Déclaration liminaire CGT – CHSCT le 23 septembre 2016

Monsieur le Président, Monsieur le Directeur, Mesdames, Messieurs,

Je profite de cette prise de parole pour relier cette séance du C.H.S.C.T. avec le bilan social qui a été soumis au Comité Technique le 12 septembre dernier et pour lequel plusieurs points abordés sont en relation avec les missions du C.H.S.C.T.
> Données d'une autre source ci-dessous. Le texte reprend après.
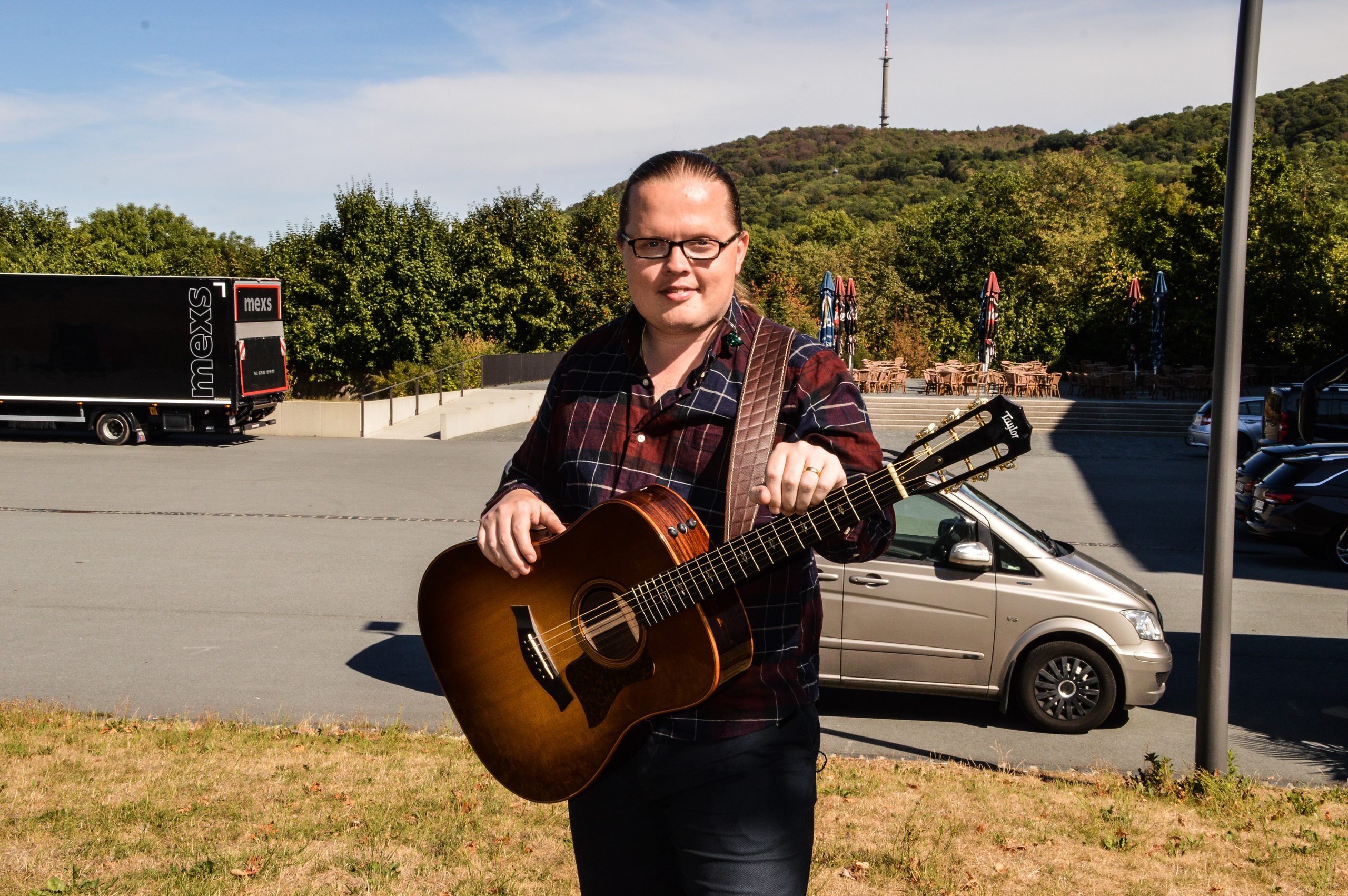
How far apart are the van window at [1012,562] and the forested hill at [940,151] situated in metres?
83.2

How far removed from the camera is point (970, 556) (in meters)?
7.51

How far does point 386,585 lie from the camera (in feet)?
40.3

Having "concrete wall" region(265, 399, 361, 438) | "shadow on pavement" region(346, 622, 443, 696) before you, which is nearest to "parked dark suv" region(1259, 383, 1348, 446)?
"shadow on pavement" region(346, 622, 443, 696)

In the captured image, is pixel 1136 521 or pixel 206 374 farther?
pixel 206 374

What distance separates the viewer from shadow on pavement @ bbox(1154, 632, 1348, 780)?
7.49m

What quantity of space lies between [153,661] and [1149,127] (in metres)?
134

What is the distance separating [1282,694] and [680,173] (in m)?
8.59

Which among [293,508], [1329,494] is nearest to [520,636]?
[1329,494]

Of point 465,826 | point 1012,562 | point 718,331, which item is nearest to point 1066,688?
point 1012,562

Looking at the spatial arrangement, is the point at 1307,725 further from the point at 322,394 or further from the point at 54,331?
the point at 322,394

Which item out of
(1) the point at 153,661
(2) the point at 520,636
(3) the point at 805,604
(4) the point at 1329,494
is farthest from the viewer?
(4) the point at 1329,494

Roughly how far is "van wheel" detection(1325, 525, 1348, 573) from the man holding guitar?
14794 millimetres

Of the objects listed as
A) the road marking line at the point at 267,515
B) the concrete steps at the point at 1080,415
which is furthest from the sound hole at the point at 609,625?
the concrete steps at the point at 1080,415

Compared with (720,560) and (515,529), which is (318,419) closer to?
(515,529)
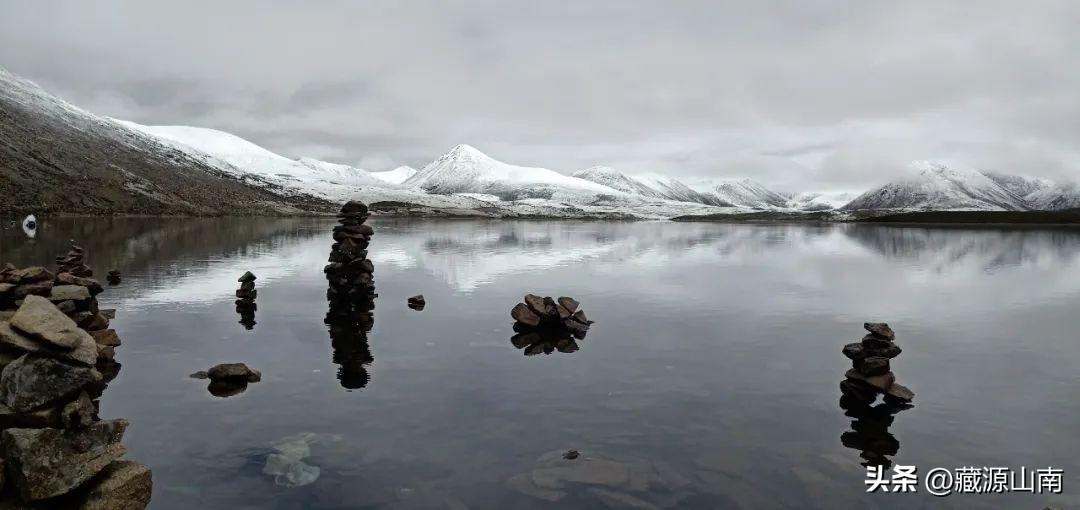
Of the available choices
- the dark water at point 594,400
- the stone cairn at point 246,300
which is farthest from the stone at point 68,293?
the stone cairn at point 246,300

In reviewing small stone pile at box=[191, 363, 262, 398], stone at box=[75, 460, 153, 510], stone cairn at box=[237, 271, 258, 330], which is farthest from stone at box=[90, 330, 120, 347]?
stone at box=[75, 460, 153, 510]

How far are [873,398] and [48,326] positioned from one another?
25.4 m

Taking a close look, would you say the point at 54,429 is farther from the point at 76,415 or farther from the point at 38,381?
the point at 38,381

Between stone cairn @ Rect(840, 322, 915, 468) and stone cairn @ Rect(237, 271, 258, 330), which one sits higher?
stone cairn @ Rect(237, 271, 258, 330)

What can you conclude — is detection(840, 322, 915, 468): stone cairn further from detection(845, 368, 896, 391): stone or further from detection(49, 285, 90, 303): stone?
detection(49, 285, 90, 303): stone

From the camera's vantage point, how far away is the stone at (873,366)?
22203 mm

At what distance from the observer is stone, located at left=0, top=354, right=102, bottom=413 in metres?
14.7

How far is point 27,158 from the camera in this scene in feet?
637

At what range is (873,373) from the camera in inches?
873

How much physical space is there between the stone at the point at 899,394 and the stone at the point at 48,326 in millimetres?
25271

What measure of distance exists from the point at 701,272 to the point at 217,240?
75.3m

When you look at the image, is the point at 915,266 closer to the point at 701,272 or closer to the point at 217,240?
the point at 701,272

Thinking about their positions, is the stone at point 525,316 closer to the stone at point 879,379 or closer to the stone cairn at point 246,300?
the stone cairn at point 246,300

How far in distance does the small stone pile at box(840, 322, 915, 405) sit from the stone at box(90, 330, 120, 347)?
29.6 meters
D’abord, sur le bilan social, il est mentionné qu’il y a un médecin de prévention au S.D.I.S. Pourtant, au sein de cette instance, le syndicat C.G.T., n’a de cesse d’en réclamer un, haut et fort, depuis des mois et des mois, voire des années…
Devons-nous rappeler qu’aucun médecin pompier n’a les compétences pour exercer la médecine préventive du S.D.I.S. 30, puisque ne répondant pas aux critères de formation ad hoc, et qu’ils ont simplement en charge la médecine professionnelle et d’aptitude des sapeurs-pompiers professionnels et volontaires ?

Rappelons également que le médecin de prévention du Conseil Départemental, dont la direction ne cesse de nous rebattre qu’elle fait appel à lui pour les cas médicaux particuliers des P.A.T.S., n’exerce absolument pas la médecine préventive au sein de notre collectivité ?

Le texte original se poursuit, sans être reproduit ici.